Emergency works for Sand Creek Secondary – Min Allicock decries shoddy hinterland construction
DPI, GUYANA, Monday, August 07, 2017
The call for more rigorous scouting of hinterland contractors has been made by the Minister of Indigenous Peoples’ Affairs Sydney Allicock, as he moves to source emergency relief to remedy infrastructural defects at the Sand Creek Secondary School. The school houses some 298 students, from the community and within South Rupununi.
During the Minister’s weekend visit to the Region Nine community of Sand Creek residents raised concerns that the approximately five-year-old structure, is unsafe and unhygienic for students.

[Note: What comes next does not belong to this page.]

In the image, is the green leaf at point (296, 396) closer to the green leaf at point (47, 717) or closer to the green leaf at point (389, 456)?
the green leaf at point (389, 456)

“The walls are separating from the columns and the beams are cracking; it’s very dangerous for our students. They sent someone to … fix it and they make a makeshift thing,” Dorothy Faria told the Minister during the South Rupununi District Council (SRDC) meeting on Saturday.

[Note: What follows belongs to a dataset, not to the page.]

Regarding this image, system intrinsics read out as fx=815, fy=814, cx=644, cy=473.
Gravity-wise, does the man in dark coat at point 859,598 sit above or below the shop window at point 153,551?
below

Minister Allicock told the Department of Public Information (DPI) that, “As I understood it we were supposed to have this under control already. My assessment is that this is an emergency. While some remedial work was done we’re seeing the cracks opening again. I’ll take this to my other colleagues and see what we could do to remedy the situation in time for September”.
During Minister Allicock’s inspection of the building deep cracks were clearly visible outside the building including the haphazard attempts to fix them.

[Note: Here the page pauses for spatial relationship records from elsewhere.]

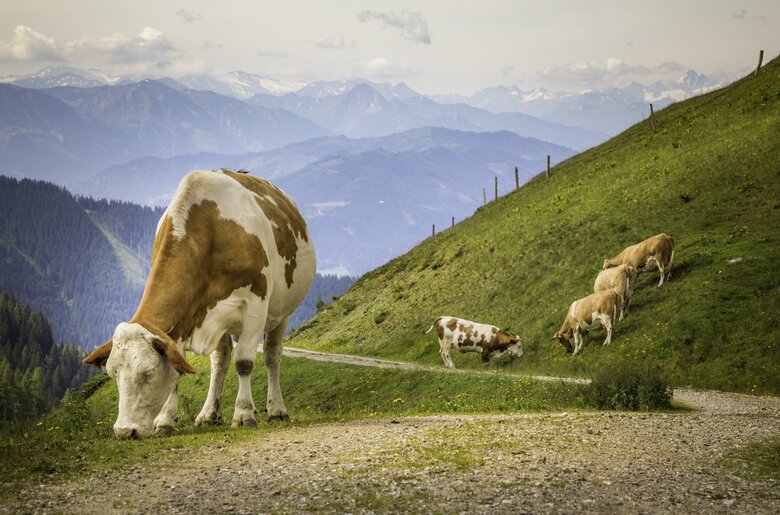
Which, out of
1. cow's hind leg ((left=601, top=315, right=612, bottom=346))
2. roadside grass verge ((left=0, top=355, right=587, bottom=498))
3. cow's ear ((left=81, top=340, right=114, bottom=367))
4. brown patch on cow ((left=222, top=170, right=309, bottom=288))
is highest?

The school’s compound and corridors were also filled with animal dung and according to the caretaker the fence was demolished but no one seemed to know why. “I’m going to try to follow-up to see what has happened and it has caused the compound to be in a very deplorable state. It’s like a corral actually,” Minister Allicock said.
Minister Allicock expressed dissatisfaction with contractors who are compliant “on paper but the actual work is not the very best”. He promised to “double check” the contractor assigned to the school with the regional authority.
“We need to give our people within the region more of these contracts because they know the terrain, they understand the makeup of the soil and would be able to be directed by that through the cooperation of the communities,” he stated.
While the government has facilitated procurement and project implementation workshops to ensure that regional contractors can bid for projects, it has also indicated it will hold contractors who do substandard work accountable.
Recently, remedial works on the Kato Secondary School in Region Eight was approved by a Ministerial Task Force. The school’s contractor was made to correct defects in the construction which were commissioned at a cost of $1B under the previous administration.